# dvd drive wont read windows 7 64 bit



## tripmastermatt (Jan 27, 2011)

When I try to upgrade my computer to windows 7 64 bit my disc drive wont read the disc.

it shows this GRMCHPXFREO_EN_DVD and when it tries to autoplay it says run sperr32.exe (publisher not specified)

it's not the cd because it worked fine in my laptop.

the drive loads up the 32-bit version just fine but just wont read the 64 bit one.

this is a problem because I have 6gb ram and i can only use half of it.

Please help.


----------



## JimE (Apr 16, 2009)

It would appear you are using an "Upgrade" copy of Win7. Boot into Windows, THEN insert the DVD to upgrade.


----------



## Lead3 (Jun 14, 2006)

If your computer is running Windows 7 x86 you will not be able to do an upgrade from within Windows. You must boot from the 64 bit DVD and do a clean install to go from 32 bit to 64 bit.


----------



## JimE (Apr 16, 2009)

Lead3 said:


> If your computer is running Windows 7 x86 you will not be able to do an upgrade from within Windows. You must boot from the 64 bit DVD and do a clean install to go from 32 bit to 64 bit.


I don't doubt you are correct, and it sounds like that is what the OP is already trying to do.
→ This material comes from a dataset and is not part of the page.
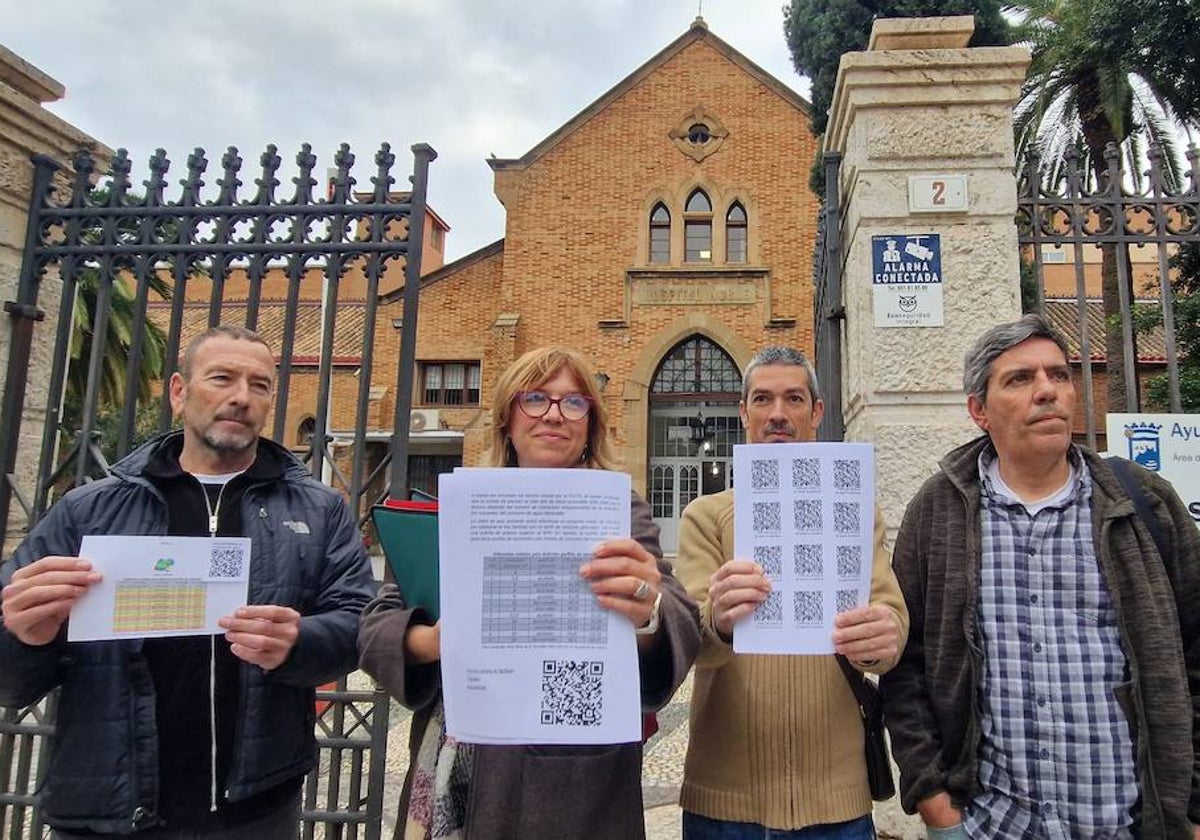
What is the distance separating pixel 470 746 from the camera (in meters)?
1.77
The references that I could find concerning sperr32.exe note that it's an "upgrade" issue...hence my notes above.


----------



## dai (Jul 2, 2004)

[sperr32.exe note that it's an "upgrade" issue]

any attempt to upgrade from 32x to 64x is going to be an upgrade issue as it cannot be done

going from one to the other must be a clean install

[ [ it's not the cd because it worked fine in my laptop.]


you can only install it on one machine,if you wish to install it on another computer 

you have to either uninstall it from the first or purchase a second copy

or it will be listed as pirated


----------